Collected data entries
+++++
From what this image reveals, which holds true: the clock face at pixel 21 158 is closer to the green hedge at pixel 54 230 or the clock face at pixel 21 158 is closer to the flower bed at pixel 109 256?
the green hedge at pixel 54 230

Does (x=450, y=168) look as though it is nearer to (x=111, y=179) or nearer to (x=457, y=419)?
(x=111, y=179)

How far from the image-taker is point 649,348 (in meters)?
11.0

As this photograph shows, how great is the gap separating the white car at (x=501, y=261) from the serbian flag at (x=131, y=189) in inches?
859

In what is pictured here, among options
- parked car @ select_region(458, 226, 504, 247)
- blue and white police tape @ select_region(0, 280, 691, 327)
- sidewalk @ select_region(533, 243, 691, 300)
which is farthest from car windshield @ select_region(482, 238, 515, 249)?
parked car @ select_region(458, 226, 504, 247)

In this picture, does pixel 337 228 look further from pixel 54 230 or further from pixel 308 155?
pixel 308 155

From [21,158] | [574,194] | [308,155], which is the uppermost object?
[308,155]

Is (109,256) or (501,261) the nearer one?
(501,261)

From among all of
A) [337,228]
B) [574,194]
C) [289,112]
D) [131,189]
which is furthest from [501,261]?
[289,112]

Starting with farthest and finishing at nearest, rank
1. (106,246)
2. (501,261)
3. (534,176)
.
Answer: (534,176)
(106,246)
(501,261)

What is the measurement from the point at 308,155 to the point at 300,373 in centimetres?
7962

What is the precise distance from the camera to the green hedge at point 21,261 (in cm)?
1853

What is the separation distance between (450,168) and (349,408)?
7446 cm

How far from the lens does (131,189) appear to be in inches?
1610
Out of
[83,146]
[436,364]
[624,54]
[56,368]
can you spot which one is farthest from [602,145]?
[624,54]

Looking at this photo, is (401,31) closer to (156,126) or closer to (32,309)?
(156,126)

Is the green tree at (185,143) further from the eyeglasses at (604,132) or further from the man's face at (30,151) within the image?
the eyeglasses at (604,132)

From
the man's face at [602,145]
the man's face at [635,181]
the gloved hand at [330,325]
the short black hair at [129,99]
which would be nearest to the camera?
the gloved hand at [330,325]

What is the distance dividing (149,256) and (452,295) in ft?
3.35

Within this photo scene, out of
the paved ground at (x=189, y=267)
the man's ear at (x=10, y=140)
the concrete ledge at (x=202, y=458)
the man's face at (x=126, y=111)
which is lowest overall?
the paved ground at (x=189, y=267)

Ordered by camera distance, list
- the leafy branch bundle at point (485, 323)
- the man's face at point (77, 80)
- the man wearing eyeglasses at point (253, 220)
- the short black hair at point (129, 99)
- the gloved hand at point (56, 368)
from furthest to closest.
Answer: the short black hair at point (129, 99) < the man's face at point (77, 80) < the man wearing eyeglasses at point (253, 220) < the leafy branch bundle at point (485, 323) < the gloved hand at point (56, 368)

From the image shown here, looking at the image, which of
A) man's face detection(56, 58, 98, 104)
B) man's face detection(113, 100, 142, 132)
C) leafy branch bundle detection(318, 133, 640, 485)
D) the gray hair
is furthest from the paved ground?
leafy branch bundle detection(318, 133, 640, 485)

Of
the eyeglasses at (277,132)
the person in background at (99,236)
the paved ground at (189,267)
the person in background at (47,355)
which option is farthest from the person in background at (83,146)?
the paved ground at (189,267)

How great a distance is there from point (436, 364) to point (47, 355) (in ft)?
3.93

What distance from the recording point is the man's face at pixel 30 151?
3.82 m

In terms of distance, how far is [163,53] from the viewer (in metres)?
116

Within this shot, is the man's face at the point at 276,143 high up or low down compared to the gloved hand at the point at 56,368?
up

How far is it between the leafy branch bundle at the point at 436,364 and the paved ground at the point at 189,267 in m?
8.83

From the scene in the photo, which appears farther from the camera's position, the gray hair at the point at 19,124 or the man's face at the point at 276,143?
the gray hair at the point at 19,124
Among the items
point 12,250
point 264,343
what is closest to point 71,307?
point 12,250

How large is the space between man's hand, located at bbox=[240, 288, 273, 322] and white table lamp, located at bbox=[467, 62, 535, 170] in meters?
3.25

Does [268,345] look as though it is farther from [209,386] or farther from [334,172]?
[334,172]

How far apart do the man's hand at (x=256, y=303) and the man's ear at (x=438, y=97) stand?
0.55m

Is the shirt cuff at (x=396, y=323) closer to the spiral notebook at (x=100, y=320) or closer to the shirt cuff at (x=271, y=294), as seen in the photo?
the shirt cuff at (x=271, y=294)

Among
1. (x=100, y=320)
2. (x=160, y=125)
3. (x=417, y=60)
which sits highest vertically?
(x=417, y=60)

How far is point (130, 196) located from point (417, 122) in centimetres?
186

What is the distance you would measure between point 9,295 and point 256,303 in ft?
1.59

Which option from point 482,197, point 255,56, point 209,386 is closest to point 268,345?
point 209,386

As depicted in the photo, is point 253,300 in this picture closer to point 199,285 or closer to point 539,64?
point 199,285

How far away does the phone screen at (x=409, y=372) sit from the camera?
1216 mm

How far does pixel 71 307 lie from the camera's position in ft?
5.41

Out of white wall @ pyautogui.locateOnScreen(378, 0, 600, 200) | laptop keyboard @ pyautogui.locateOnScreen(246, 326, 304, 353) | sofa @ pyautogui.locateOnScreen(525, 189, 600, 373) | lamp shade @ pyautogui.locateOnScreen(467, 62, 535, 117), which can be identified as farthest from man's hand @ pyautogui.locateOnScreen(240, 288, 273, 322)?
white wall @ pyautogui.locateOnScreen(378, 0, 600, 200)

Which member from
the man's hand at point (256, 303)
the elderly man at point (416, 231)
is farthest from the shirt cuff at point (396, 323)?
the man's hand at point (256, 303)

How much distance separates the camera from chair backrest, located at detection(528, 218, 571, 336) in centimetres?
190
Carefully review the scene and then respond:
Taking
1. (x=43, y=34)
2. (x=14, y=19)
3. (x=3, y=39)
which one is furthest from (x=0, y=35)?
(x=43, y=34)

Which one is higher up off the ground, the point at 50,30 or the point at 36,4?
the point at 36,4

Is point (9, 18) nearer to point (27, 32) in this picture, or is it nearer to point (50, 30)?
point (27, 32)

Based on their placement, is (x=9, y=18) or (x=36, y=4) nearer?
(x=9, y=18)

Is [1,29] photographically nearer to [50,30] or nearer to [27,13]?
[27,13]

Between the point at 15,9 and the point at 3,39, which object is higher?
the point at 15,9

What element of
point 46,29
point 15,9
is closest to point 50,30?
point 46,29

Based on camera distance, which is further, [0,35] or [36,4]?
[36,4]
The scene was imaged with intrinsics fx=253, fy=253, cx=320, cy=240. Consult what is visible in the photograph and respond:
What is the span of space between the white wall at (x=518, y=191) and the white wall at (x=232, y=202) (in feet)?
+++++
• _Direction_:
Please rewrite the listing above, changing each "centimetres" to "centimeters" and leaving everything else as it is.

• _Solution to this task_:
From what this image reveals, which holds true: the clock face at pixel 21 158 is closer to the green hedge at pixel 54 230 or the clock face at pixel 21 158 is closer to the flower bed at pixel 109 256?
the green hedge at pixel 54 230

Does (x=450, y=168) look as though it is nearer to (x=111, y=179) or nearer to (x=457, y=419)?
(x=111, y=179)

How far from the image-taker is point 649,348 (in meters)?
11.0

As this photograph shows, how great is the gap separating the white car at (x=501, y=261) from the serbian flag at (x=131, y=189) in inches?
859

In what is pictured here, among options
- parked car @ select_region(458, 226, 504, 247)
- blue and white police tape @ select_region(0, 280, 691, 327)
- sidewalk @ select_region(533, 243, 691, 300)
which is farthest from car windshield @ select_region(482, 238, 515, 249)?
parked car @ select_region(458, 226, 504, 247)

In this picture, does pixel 337 228 look further from pixel 54 230 or further from pixel 308 155?
pixel 308 155

From [21,158] | [574,194] | [308,155], which is the uppermost object?
[308,155]

Is (109,256) or (501,261) the nearer one?
(501,261)

From among all of
A) [337,228]
B) [574,194]
C) [289,112]
D) [131,189]
which is furthest from [501,261]?
[289,112]

Starting with farthest and finishing at nearest, rank
1. (106,246)
2. (501,261)
3. (534,176)
.
Answer: (534,176)
(106,246)
(501,261)

What is the measurement from the point at 308,155 to the point at 300,373 in centimeters?
7962

What is the precise distance from the camera to the green hedge at point 21,261 (in cm)?
1853

What is the separation distance between (450,168) and (349,408)?
7446 cm

How far from the lens does (131,189) appear to be in inches?
1610
Out of
[83,146]
[436,364]
[624,54]
[56,368]
can you spot which one is farthest from [602,145]?
[624,54]

Looking at this photo, is (401,31) closer to (156,126) or closer to (32,309)?
(156,126)

Is the green tree at (185,143) further from the eyeglasses at (604,132) or further from the man's face at (30,151) within the image?
the eyeglasses at (604,132)

From
the man's face at [602,145]
the man's face at [635,181]
the gloved hand at [330,325]
the short black hair at [129,99]
which would be nearest to the camera?
the gloved hand at [330,325]

What is the distance dividing (149,256) and (452,295) in ft?
3.35

Within this photo scene, out of
the paved ground at (x=189, y=267)
the man's ear at (x=10, y=140)
the concrete ledge at (x=202, y=458)
the man's face at (x=126, y=111)
which is lowest overall?
the paved ground at (x=189, y=267)

Ordered by camera distance, list
- the leafy branch bundle at point (485, 323)
- the man's face at point (77, 80)
- the man wearing eyeglasses at point (253, 220)
- the short black hair at point (129, 99)
- the gloved hand at point (56, 368)
from furthest to closest.
Answer: the short black hair at point (129, 99) < the man's face at point (77, 80) < the man wearing eyeglasses at point (253, 220) < the leafy branch bundle at point (485, 323) < the gloved hand at point (56, 368)

From the image shown here, looking at the image, which of
A) man's face detection(56, 58, 98, 104)
B) man's face detection(113, 100, 142, 132)
C) leafy branch bundle detection(318, 133, 640, 485)
D) the gray hair
is furthest from the paved ground?
leafy branch bundle detection(318, 133, 640, 485)

Of
the eyeglasses at (277,132)
the person in background at (99,236)
the paved ground at (189,267)
the person in background at (47,355)
which option is farthest from the person in background at (83,146)?
the paved ground at (189,267)

How great a distance is there from point (436, 364) to point (47, 355) (in ft)?
3.93

What distance from the recording point is the man's face at pixel 30 151?
3.82 m

In terms of distance, how far is [163,53] from the viewer (in metres)?
116

Within this shot, is the man's face at the point at 276,143 high up or low down compared to the gloved hand at the point at 56,368?
up

How far is it between the leafy branch bundle at the point at 436,364 and the paved ground at the point at 189,267 in m?
8.83

From the scene in the photo, which appears farther from the camera's position, the gray hair at the point at 19,124 or the man's face at the point at 276,143?
the gray hair at the point at 19,124
Among the items
point 12,250
point 264,343
what is closest to point 71,307?
point 12,250

How large is the space between man's hand, located at bbox=[240, 288, 273, 322] and white table lamp, located at bbox=[467, 62, 535, 170] in meters?
3.25

Does [268,345] look as though it is farther from [209,386] or farther from [334,172]?
[334,172]

How far apart do the man's hand at (x=256, y=303) and the man's ear at (x=438, y=97) stand?
0.55m

Is the shirt cuff at (x=396, y=323) closer to the spiral notebook at (x=100, y=320) or closer to the shirt cuff at (x=271, y=294), as seen in the photo?
the shirt cuff at (x=271, y=294)

Among
1. (x=100, y=320)
2. (x=160, y=125)
3. (x=417, y=60)
which sits highest vertically?
(x=417, y=60)

How far is point (130, 196) located from point (417, 122) in centimeters?
186

What is the distance you would measure between point 9,295 and point 256,303 in ft?
1.59

Which option from point 482,197, point 255,56, point 209,386 is closest to point 268,345?
point 209,386

As depicted in the photo, is point 253,300 in this picture closer to point 199,285 or closer to point 539,64?
point 199,285

How far away does the phone screen at (x=409, y=372) sit from the camera?
1216 mm

How far does pixel 71 307 lie from the camera's position in ft?
5.41

Out of white wall @ pyautogui.locateOnScreen(378, 0, 600, 200) | laptop keyboard @ pyautogui.locateOnScreen(246, 326, 304, 353) | sofa @ pyautogui.locateOnScreen(525, 189, 600, 373) | lamp shade @ pyautogui.locateOnScreen(467, 62, 535, 117), which can be identified as farthest from man's hand @ pyautogui.locateOnScreen(240, 288, 273, 322)?
white wall @ pyautogui.locateOnScreen(378, 0, 600, 200)

Which member from
the man's hand at point (256, 303)
the elderly man at point (416, 231)
is farthest from the shirt cuff at point (396, 323)?
the man's hand at point (256, 303)

How much distance separates the camera from chair backrest, located at detection(528, 218, 571, 336) in centimeters?
190
Carefully review the scene and then respond:
Taking
1. (x=43, y=34)
2. (x=14, y=19)
3. (x=3, y=39)
which one is furthest from (x=0, y=35)?
(x=43, y=34)

Which one is higher up off the ground, the point at 50,30 or the point at 36,4?
the point at 36,4

Is point (9, 18) nearer to point (27, 32) in this picture, or is it nearer to point (50, 30)?
point (27, 32)

Based on their placement, is (x=9, y=18) or (x=36, y=4) nearer?
(x=9, y=18)

Is [1,29] photographically nearer to [50,30] or nearer to [27,13]?
[27,13]

Between the point at 15,9 and the point at 3,39, which object is higher?
the point at 15,9

What element of
point 46,29
point 15,9
is closest to point 50,30?
point 46,29

Based on camera distance, which is further, [0,35] or [36,4]?
[36,4]
The scene was imaged with intrinsics fx=253, fy=253, cx=320, cy=240. Consult what is visible in the photograph and respond:
What is the span of space between the white wall at (x=518, y=191) and the white wall at (x=232, y=202) (in feet)?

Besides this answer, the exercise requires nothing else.